▶ [EXERCISE BRIEF]
Copy out each of the items below word for word, but leave out the pictures.

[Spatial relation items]
+--

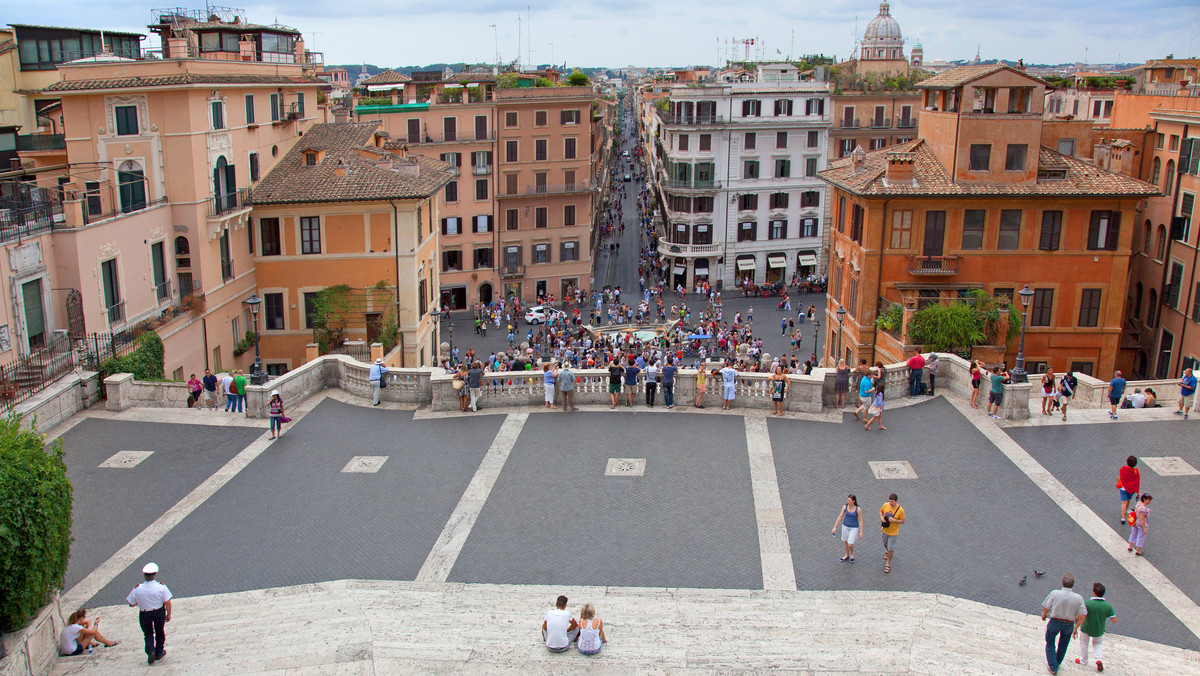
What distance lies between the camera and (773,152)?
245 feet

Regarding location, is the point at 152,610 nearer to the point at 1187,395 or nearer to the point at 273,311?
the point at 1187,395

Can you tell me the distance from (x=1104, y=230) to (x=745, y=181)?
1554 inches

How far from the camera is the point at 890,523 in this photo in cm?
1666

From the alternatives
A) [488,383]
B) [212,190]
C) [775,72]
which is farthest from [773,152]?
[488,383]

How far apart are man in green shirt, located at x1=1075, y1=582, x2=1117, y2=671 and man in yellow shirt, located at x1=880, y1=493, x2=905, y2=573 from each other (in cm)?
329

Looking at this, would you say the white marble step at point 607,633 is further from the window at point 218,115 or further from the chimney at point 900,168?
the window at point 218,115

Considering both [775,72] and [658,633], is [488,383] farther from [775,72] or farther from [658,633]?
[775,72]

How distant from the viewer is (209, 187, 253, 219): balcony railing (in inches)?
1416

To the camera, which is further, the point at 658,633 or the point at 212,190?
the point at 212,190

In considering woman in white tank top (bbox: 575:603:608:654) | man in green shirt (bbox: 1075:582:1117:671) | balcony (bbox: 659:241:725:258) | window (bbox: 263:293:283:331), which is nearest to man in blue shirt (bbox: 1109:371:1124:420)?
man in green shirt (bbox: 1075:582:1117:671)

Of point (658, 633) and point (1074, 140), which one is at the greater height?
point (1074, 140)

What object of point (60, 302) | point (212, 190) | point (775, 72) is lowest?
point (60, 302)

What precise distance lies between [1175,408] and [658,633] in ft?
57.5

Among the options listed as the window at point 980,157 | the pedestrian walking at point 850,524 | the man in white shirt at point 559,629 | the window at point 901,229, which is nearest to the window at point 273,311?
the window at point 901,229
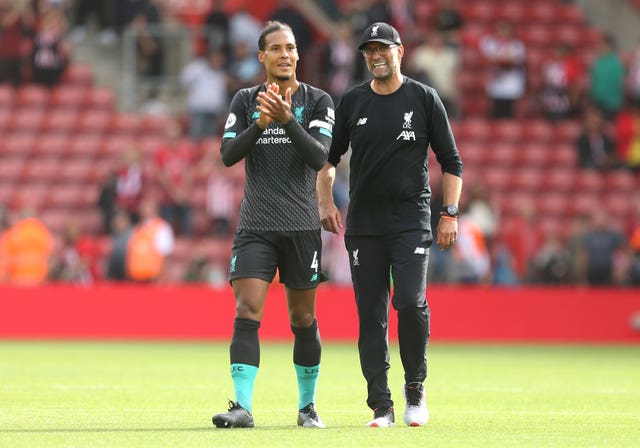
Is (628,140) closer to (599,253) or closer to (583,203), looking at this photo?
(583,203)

+--

▶ [ANSWER BELOW]
What distance lies between the camera and (773,152)?
245 feet

Regarding location, is the point at 152,610 nearer to the point at 1187,395 or nearer to the point at 273,311?
the point at 1187,395

Can you tell me the distance from (x=1104, y=230) to (x=745, y=181)?
1554 inches

How far from the camera is the point at 890,523 in this photo in cm?
1666

From the alternatives
A) [488,383]
B) [212,190]
C) [775,72]
which is farthest from [773,152]?
[488,383]

How far apart are man in green shirt, located at x1=1075, y1=582, x2=1117, y2=671 and man in yellow shirt, located at x1=880, y1=493, x2=905, y2=573 from each other (in cm)?
329

Looking at this, would you say the white marble step at point 607,633 is further from the window at point 218,115 or further from the chimney at point 900,168?
the window at point 218,115

Considering both [775,72] and [658,633], is [488,383] farther from [775,72] or farther from [658,633]?
[775,72]

How distant from the viewer is (209, 187, 253, 219): balcony railing (in inches)?
1416

To the camera, which is further, the point at 658,633 or the point at 212,190?
the point at 212,190

In considering woman in white tank top (bbox: 575:603:608:654) | man in green shirt (bbox: 1075:582:1117:671) | balcony (bbox: 659:241:725:258) | window (bbox: 263:293:283:331), which is nearest to man in blue shirt (bbox: 1109:371:1124:420)?
man in green shirt (bbox: 1075:582:1117:671)

Of point (658, 633) and point (1074, 140), which one is at the greater height?
point (1074, 140)

What object of point (60, 302) | point (212, 190) | point (775, 72) is lowest?
point (60, 302)

What precise distance lies between [1175,408] and [658,633] in ft?
57.5

Among the options listed as the window at point 980,157 | the pedestrian walking at point 850,524 | the man in white shirt at point 559,629 | the window at point 901,229, which is nearest to the window at point 273,311?
the window at point 901,229
Is (628,140) closer to (599,253) or closer to (583,203), looking at this photo?
(583,203)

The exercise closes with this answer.